There is no blanket legal requirement for dilapidation reports in South Australia. They become mandatory only when imposed as a condition of a development approval by the relevant planning authority (typically the local council or the State Commission Assessment Panel). Outside of council conditions, there is no law that universally requires a dilapidation report. However, the common law duty of care means that anyone undertaking construction has a responsibility to avoid damaging neighbouring properties, and a dilapidation report is the standard way to document the baseline condition.
Without a pre-construction dilapidation report, proving that damage to your property was caused by the adjacent construction becomes extremely difficult. You bear the burden of demonstrating that the damage did not pre-exist the construction, which is nearly impossible without a formal baseline record. Insurance companies and courts will ask for evidence of the property's prior condition, and without a professional report, you are relying on personal photographs (which may lack the detail and methodology required) or your own testimony, which carries less weight than an independent expert's assessment.
When a council imposes a dilapidation report as a condition of the development approval, the obligation falls on the developer (your neighbour, in many cases). The council does not directly order your neighbour to pay you, but the developer cannot commence work until the condition is satisfied, which effectively requires them to arrange and fund the report. If the developer fails to comply, you can report this to the council, which has enforcement powers under the Planning, Development and Infrastructure Act 2016. Note that the council cannot impose this condition retrospectively if it was not included in the original approval.

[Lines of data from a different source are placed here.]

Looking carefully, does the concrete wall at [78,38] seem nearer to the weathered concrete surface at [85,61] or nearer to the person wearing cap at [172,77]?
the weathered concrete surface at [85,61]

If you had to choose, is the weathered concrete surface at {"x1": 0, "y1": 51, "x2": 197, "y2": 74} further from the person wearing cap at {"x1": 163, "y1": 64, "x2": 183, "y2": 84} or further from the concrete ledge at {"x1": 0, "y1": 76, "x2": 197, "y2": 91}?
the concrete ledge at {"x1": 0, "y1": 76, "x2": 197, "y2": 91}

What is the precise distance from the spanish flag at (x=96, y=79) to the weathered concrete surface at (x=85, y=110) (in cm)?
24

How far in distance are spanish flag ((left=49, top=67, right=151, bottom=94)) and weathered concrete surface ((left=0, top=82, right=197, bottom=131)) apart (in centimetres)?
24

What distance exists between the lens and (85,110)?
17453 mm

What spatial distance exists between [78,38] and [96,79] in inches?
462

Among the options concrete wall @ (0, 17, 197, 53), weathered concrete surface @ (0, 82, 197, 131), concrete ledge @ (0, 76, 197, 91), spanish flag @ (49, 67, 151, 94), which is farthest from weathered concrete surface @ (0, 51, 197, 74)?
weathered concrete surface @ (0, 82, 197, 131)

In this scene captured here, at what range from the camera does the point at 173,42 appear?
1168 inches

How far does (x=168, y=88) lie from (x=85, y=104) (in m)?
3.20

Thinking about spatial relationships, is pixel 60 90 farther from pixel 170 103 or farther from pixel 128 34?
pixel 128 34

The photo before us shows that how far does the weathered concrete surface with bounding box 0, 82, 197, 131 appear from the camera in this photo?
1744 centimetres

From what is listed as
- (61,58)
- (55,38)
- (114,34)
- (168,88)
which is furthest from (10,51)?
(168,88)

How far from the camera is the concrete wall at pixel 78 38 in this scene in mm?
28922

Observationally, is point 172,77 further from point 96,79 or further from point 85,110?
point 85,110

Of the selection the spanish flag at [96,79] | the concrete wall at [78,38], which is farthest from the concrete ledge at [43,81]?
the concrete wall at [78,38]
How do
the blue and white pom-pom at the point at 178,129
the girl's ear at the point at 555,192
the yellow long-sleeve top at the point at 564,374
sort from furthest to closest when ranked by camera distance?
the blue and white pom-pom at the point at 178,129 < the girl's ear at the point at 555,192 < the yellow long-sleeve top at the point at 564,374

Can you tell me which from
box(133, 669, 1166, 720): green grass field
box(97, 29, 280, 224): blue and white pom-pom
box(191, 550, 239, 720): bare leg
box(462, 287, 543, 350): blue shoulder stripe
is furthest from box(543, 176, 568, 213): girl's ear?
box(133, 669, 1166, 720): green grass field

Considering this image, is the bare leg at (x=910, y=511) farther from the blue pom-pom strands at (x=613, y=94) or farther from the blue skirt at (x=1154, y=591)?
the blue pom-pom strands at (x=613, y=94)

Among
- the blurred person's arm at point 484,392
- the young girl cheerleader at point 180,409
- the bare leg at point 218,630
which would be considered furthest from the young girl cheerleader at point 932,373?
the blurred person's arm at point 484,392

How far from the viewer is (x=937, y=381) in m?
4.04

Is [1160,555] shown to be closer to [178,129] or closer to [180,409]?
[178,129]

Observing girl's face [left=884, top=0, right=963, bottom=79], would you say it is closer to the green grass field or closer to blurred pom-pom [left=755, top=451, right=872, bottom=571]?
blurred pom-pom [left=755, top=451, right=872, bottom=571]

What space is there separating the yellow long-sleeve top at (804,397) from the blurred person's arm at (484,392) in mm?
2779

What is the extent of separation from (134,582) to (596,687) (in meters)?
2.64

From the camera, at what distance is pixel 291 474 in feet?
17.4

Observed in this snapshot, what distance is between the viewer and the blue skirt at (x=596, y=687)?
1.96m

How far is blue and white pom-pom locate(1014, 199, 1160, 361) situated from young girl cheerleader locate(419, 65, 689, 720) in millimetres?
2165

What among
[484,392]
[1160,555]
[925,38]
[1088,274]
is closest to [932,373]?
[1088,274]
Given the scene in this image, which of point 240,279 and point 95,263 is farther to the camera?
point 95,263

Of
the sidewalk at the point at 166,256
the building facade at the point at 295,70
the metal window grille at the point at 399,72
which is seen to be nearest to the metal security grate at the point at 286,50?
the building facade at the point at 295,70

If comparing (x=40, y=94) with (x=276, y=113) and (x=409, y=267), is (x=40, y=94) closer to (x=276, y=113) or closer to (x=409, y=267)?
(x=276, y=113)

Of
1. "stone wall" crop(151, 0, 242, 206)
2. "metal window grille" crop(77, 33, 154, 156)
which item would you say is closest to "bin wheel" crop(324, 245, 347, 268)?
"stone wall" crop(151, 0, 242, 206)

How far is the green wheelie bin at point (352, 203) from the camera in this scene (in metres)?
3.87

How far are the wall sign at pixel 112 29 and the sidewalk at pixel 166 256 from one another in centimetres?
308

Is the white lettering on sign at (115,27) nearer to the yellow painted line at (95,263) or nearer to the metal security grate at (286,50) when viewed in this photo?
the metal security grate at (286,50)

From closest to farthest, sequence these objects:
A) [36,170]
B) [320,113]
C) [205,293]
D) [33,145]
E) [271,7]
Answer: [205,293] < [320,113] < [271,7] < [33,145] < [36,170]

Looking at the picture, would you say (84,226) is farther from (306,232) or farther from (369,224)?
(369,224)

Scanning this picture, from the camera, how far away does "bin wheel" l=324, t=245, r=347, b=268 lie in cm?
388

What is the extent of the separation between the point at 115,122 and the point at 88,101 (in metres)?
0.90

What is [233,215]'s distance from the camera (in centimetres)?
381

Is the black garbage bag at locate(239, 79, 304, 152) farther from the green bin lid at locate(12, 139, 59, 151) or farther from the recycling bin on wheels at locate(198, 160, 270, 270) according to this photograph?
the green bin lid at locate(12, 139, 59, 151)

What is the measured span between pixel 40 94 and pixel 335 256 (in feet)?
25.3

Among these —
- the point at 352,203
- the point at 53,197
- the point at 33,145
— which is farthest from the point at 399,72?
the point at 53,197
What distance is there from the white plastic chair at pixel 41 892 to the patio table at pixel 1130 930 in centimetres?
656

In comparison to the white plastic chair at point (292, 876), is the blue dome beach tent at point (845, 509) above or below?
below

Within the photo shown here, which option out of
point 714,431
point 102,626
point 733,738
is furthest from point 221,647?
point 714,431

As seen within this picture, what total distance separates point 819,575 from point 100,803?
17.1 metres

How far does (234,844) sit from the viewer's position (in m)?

Distance is a factor but not the only one. The need for a dilapidation report depends on the type of construction activity (pile driving vibrations can travel 50 to 100 metres), the soil conditions (reactive clays transmit vibration differently than sandy soils), the age and construction type of your building (older masonry is more vulnerable), and the scale of earthworks. As a general guide, if the construction involves excavation, demolition, or piling within 50 metres, a dilapidation report is prudent. For minor works more than 20 metres away, the risk is usually low enough that a report is not necessary.